Hoy hace 148 años, junio 23 de 1868, un gringo llamado Christopher Latham Sholes patentó la máquina de escribir. Inventor al fin y al cabo, se arrepintió luego y prefirió no hablar de ello sino para desencartarse, a cambio de muchos dólares. Empezó a fabricarla ‘E. Remington & Sons’, cuya clientela hasta entonces se había repartido entre machos alebrestados y hembras hacendosas, usuarios de artefactos tan disímiles como fusiles y máquinas de coser.
La de escribir fue símbolo de progreso mediado el siglo XX. Empresa donde no la había era obsoleta, poco confiable. Como era casi un lujo, en los colegios seguían enseñando caligrafía con el método Palmer; luego dieron clases de mecanografía, en las cuales, a fuerza de errores o ‘lapsus rémington’, se encauzaban los “valores del futuro”. Así llamaban a los estudiantes, menos a los maquetas o pécoras.
Leroy Anderson dio a esa maravilla la condición de arte, cuando en 1950 compuso una obra para máquina de escribir y orquesta sinfónica, en la cual el tecleo y el sonido de la campanilla hacen parte de la melodía. Estuvo a un tilín de desbancar a Filippo Marinetti, para quien el automóvil es más hermoso que la Victoria de Samotracia, reina del Louvre junto con la Gioconda.

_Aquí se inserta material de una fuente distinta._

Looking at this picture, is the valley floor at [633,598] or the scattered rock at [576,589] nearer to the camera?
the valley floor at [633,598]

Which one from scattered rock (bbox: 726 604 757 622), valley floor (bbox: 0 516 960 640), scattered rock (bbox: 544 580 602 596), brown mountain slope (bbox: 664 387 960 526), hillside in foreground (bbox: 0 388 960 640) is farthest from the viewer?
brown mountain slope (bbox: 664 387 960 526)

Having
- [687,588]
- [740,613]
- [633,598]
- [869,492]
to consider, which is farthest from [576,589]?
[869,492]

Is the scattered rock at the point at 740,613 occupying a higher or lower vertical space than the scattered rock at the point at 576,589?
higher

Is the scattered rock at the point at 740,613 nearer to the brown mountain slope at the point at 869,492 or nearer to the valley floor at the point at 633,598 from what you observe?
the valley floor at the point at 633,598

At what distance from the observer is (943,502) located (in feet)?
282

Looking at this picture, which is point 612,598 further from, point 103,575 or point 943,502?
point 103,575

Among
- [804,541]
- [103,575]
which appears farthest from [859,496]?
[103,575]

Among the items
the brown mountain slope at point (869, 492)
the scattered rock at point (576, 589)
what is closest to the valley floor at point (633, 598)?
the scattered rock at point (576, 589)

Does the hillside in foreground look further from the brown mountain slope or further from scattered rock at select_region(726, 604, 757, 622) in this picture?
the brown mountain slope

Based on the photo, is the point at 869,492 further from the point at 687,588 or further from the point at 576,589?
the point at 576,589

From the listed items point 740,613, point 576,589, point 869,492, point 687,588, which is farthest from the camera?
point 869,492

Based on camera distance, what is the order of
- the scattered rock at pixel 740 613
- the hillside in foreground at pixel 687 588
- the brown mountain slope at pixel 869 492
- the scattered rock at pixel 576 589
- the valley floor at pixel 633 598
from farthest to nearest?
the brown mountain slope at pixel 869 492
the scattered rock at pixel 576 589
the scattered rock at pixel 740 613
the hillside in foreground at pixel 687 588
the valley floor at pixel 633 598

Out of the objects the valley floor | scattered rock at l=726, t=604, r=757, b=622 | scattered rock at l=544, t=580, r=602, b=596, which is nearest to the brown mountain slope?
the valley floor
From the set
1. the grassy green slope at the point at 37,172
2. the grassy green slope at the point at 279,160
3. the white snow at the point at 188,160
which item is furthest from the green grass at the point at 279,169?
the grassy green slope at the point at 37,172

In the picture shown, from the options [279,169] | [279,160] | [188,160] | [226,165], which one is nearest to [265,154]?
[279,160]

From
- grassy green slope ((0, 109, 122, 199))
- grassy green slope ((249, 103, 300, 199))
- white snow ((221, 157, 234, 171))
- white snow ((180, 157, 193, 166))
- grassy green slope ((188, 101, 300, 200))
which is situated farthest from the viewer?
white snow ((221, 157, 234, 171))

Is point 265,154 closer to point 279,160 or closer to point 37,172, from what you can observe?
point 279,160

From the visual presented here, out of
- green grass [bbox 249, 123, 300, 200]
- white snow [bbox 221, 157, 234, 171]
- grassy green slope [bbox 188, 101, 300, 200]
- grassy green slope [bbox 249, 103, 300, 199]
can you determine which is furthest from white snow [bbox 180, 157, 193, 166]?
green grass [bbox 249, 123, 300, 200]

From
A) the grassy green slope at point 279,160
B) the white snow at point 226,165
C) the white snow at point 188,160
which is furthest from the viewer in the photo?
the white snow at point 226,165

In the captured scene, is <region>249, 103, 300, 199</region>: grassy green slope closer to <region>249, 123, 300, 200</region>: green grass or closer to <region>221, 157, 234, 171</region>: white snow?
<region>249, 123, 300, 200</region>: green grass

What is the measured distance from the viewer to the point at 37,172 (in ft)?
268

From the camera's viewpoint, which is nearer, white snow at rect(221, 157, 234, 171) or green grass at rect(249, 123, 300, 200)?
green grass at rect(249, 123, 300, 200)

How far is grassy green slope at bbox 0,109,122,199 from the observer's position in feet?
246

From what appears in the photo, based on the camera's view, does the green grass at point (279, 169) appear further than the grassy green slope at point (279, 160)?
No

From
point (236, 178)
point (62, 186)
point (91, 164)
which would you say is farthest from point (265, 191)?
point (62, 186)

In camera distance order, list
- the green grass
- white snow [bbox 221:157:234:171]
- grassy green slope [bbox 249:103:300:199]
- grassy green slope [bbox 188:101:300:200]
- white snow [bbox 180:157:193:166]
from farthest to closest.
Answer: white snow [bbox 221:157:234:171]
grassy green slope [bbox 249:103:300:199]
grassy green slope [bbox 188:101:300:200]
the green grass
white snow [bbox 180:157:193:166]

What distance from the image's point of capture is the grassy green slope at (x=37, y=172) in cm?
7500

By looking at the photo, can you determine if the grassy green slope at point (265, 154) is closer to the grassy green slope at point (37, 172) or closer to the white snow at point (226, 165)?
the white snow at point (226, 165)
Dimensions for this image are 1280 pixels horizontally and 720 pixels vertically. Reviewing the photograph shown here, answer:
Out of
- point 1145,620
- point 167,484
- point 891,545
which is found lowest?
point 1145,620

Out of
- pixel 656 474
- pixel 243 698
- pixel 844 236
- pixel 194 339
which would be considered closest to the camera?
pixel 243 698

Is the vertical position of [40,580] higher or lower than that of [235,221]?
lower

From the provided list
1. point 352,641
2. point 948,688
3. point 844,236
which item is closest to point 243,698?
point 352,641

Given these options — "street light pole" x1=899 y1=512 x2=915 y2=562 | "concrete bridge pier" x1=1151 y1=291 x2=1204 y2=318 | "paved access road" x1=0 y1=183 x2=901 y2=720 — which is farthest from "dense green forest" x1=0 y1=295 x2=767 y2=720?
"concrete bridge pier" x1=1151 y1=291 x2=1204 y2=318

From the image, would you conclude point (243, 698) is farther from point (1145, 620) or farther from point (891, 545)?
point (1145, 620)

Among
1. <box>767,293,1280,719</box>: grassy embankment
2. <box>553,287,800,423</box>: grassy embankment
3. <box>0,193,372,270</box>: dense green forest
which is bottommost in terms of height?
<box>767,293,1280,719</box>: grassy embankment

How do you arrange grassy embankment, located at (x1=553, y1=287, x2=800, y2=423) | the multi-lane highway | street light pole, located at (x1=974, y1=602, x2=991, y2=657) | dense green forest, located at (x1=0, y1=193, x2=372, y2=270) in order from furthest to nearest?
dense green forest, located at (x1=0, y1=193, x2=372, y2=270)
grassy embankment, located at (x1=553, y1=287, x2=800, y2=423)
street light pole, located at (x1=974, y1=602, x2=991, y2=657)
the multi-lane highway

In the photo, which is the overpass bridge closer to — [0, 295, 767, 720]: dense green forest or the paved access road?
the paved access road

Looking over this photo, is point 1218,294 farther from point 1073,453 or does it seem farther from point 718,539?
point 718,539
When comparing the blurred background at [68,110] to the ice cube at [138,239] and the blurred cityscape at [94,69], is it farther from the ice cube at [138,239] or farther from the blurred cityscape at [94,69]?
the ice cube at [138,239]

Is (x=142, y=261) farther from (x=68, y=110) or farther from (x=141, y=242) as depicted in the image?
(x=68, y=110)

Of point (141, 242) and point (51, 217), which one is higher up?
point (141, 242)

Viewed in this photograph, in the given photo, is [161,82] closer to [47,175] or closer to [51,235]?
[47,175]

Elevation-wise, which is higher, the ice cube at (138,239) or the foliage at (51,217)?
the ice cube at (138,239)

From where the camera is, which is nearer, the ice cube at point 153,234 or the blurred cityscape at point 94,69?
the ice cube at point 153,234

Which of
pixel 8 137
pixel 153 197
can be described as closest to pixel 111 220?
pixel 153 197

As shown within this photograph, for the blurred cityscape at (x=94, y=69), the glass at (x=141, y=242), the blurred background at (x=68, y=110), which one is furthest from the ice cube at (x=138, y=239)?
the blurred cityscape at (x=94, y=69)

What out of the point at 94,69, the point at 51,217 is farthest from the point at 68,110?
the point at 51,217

El artilugio fue el primer contacto del periodista con la tecnología, reservada a linotipistas e impresores. Antes escribían en libreticas y los más avezados dictaban: los viejos trabajadores de LA PATRIA evocaban a cierto director paseándose por los talleres a media noche, mientras improvisaba el editorial del día siguiente, que pasaba de su voz a la plancha de impresión, sin corrector de por medio.
Los recuerdos de la vieja sede de la carrera 20 están asociados con el interminable tecleo en la salita de redacción y el sonido bestial que brotaba de lo profundo, cuando Ramona, la vieja rotativa, alcanzaba velocidad de crucero. Hoy sería contaminación por ruido; en aquella época era música para el oído. En las redacciones vio la luz un arte espontáneo: chuzografiar o mecanografiar con los índices. A veces con uno, mientras se entrevistaba o se tomaba café, con el cigarrillo colgado de los labios. Sus creadores fueron periodistas empíricos (valga la redundancia): a veces, poetas convertidos a la fuerza para no perecer de hambre; bachilleres con dificultad o abogados truncos, cuando mucho. Tecleadores sobre la marcha.

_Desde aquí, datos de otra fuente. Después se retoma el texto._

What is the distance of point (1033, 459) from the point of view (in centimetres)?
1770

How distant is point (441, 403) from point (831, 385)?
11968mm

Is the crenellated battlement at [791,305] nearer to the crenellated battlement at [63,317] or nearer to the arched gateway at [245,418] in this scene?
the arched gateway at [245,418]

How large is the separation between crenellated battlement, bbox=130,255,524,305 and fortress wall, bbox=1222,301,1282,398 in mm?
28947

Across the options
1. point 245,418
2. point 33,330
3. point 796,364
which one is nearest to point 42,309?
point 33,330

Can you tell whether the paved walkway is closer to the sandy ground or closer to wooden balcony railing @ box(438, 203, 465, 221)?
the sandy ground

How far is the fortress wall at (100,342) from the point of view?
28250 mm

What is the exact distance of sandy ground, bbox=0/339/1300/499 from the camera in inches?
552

La dificultad no era conseguir la noticia ni redactarla; era cambiar la cinta untándose de tinta hasta la coronilla. Se escribía sobre largas tiras de papel llamadas ‘sábanas’, arrancadas a trozos cuando el párrafo no concordaba, desechándolos con madrazo incluido. Con frecuencia se vaciaba la basurera para buscar lo descartado, porque resultó que sí servía. La sábana se transformaba en colcha de retazos pegados con cosedora o con cinta pegante, y a veces contenía pequeñas obras maestras.

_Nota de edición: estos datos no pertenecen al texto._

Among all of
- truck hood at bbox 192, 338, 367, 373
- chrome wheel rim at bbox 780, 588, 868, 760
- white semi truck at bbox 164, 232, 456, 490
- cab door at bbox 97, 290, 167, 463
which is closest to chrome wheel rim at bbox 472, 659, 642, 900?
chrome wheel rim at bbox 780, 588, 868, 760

Orgullo del periodista chuzógrafo era escribir sin mirar el teclado, a veces conversando. Destreza derivada de premuras acumuladas, con el consecuente atasque al golpear simultáneamente dos teclas, cuyos brazos se entrecruzaban férreamente. El inconveniente se transformaba en deseo recóndito, cuando a alguna compañera de aceptable belleza se deseaba que se le subieran los tipos… de la máquina.
Un día cualquiera, las viejas Remington, Underwood, Brother u Olivetti fueron desplazadas por juveniles IBM eléctricas, de teclas suavecitas, bolas intercambiables de impresión y sonido asordinado. El silencio cambió para siempre las salas de redacción, aunque el reinado de las modernas fue efímero, porque su delicadeza era más apta para secretarias.
Pronto llegó el computador que con todo y sus oropeles no podía negar ser hijo de la máquina de escribir. Fue como la transición del cine mudo al parlante: con ésta se fueron los periodistas espontáneos y aquel trajo consigo los egresados de universidades, furibundos cultores de la tecnología, vecinos de la inmediatez y extraños a la reportería.
Desplazada, la máquina de escribir se refugió en juzgados e inspecciones, hasta cuando comenzó la modernización de la injusticia. Ya centenaria, debió salir a la calle a mal ganarse la vida en los dedos de los tinterillos, oficio que también tiene los días contados, y al desaparecer se llevará consigo la cumpleañera de hoy. Ya no tiene cabida sino en los museos… y en la memoria de desuetos periodistas nostálgicos.